Whatever your circumstances, becoming a franchisee is not a frivolous decision. Whether or not you are successful will be determined by the due diligence you conduct prior to taking the leap. This is a major life decision, taking the time to do your research is a must. In this article, we will explore some factors you should consider before buying a franchise. 

Choosing the Right Franchise

The question of choosing the right franchise for you could be an article unto itself. In fact, FranchiseED has a unique online course that will guide you through how to identify what franchise is best for you. You can view the course here

Here’s a couple of quick things to remember: Be mindful of what your capabilities are. For example, some franchises require an advanced capacity for networking to drum up business. If you’re not comfortable engaging these soft skills, you will struggle in this environment. 

You should also ask yourself: Do my personal values align with those of the franchisor’s brand? You will be expected to conform to the franchisor’s policies regarding things like the products or services you offer, pricing, uniforms and more in order to maintain consistency across their network. If you are not dedicated to being a representative of their brand, then that franchise is not for you. 

What Are Your Rights and Responsibilities?

Before entering into an agreement with a franchisor, it is essential that you understand your rights and responsibilities as well as those of the franchisor. These will be provided as part of your franchise agreement, and it is crucial you read through the agreement with the assistance of a legal professional. It is important to make sure the lawyer you work with has expertise in franchising as this is a highly specialised field. 

Under the terms of a franchise agreement, the franchisor may be required to provide ongoing training to the franchisee, ensure the franchisee has access to the stock necessary to carry out business operations, coordinate a marketing plan on behalf of franchisees and more. 

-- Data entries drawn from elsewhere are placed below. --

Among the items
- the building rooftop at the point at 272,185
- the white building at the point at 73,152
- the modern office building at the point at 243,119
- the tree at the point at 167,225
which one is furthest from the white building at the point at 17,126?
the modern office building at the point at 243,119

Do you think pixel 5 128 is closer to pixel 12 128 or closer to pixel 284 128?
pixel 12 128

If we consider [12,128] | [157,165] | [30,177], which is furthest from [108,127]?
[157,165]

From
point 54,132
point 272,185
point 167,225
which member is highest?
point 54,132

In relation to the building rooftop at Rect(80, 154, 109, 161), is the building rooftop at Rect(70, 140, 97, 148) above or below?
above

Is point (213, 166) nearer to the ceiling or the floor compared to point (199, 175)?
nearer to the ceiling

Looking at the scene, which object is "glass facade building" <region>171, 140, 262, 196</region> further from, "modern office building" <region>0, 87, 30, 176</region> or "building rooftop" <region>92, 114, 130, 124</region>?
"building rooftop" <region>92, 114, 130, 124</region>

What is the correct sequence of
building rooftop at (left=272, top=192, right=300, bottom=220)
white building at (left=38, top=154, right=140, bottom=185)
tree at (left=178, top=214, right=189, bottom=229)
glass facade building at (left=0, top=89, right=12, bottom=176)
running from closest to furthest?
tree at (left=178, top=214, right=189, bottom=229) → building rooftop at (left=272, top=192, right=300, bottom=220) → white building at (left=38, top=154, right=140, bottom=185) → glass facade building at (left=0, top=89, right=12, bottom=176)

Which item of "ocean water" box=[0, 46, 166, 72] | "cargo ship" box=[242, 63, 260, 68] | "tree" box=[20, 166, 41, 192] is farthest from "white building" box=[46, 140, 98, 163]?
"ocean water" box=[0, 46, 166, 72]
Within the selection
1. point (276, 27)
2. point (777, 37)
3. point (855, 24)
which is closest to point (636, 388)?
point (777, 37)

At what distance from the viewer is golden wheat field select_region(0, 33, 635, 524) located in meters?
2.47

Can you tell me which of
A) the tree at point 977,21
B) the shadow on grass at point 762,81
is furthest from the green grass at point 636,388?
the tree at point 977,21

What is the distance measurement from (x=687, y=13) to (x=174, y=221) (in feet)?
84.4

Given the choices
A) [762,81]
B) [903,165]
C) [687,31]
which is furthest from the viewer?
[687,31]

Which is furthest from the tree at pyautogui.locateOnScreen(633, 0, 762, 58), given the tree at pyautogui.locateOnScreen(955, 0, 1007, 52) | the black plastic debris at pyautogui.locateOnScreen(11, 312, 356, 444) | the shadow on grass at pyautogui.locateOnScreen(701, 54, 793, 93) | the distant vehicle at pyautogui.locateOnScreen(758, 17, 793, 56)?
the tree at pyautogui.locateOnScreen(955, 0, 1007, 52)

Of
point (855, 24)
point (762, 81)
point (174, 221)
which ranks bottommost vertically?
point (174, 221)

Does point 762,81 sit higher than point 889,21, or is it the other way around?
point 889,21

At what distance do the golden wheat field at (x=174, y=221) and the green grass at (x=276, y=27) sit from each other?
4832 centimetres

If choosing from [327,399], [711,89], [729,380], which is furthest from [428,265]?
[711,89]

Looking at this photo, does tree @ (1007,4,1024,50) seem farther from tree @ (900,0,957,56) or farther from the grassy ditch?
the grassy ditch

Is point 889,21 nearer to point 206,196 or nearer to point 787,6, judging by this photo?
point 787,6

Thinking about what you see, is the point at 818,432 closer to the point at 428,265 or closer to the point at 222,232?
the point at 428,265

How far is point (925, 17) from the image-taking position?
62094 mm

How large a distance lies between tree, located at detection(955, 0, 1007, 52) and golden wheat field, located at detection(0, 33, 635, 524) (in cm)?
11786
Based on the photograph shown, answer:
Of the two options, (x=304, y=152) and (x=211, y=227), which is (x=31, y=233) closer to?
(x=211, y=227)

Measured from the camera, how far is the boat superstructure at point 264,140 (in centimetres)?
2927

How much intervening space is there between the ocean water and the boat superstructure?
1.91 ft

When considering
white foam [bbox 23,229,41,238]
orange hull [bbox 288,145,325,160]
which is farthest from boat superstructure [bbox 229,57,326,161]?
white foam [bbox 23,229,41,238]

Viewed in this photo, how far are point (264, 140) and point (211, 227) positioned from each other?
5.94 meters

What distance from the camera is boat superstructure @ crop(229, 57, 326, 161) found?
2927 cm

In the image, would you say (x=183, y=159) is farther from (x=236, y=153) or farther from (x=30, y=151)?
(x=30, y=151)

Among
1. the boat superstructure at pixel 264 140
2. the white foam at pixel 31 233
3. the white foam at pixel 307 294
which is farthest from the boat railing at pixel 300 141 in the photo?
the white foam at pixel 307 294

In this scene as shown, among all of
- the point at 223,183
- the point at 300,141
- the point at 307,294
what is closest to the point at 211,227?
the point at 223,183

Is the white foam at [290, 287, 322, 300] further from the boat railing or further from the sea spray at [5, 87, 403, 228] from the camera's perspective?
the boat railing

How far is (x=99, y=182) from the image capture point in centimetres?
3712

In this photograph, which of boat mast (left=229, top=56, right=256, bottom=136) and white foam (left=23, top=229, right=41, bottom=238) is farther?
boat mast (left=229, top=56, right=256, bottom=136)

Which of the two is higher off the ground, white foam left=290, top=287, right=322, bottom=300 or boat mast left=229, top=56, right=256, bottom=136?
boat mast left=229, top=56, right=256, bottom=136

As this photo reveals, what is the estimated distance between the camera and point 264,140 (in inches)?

However, if you had dreams of lounging on the beach while your franchise business took care of itself, you might be in for a shock. Running a franchise requires a serious commitment to ensure the proper management of staff and general operations. Franchisors also often require franchisees to dedicate a certain amount of time to the business personally. Taking the time to fully understand what’s expected of you can save you a great amount of disappointment down the road. 

What Are The Financial Implications?

Franchises often involve significant initial startup costs that vary from the tens of thousands of dollars and  into the hundreds of thousands. Franchisees are also generally required to pay recurring fees on a weekly or monthly basis (called royalties) to cover ongoing franchise support, as well as potentially contributing to a group marketing fund.

Franchisors are not required to provide projected earnings prospective franchisees can expect to make. It is your responsibility, then, to become familiar with the industry you intend to enter. As part of the franchise agreement, franchisors are required to provide a list of current franchisees and also those who have left the system. It is very beneficial to contact as many as possible, while being respectful of their time, to get a sense of what revenue you can expect to make as well as any unexpected costs they faced. 

Getting your head around the relevant financial information can be daunting. It is recommended to draw on the expertise of an accountant or financial advisor with franchising knowledge to assist you in making informed decisions.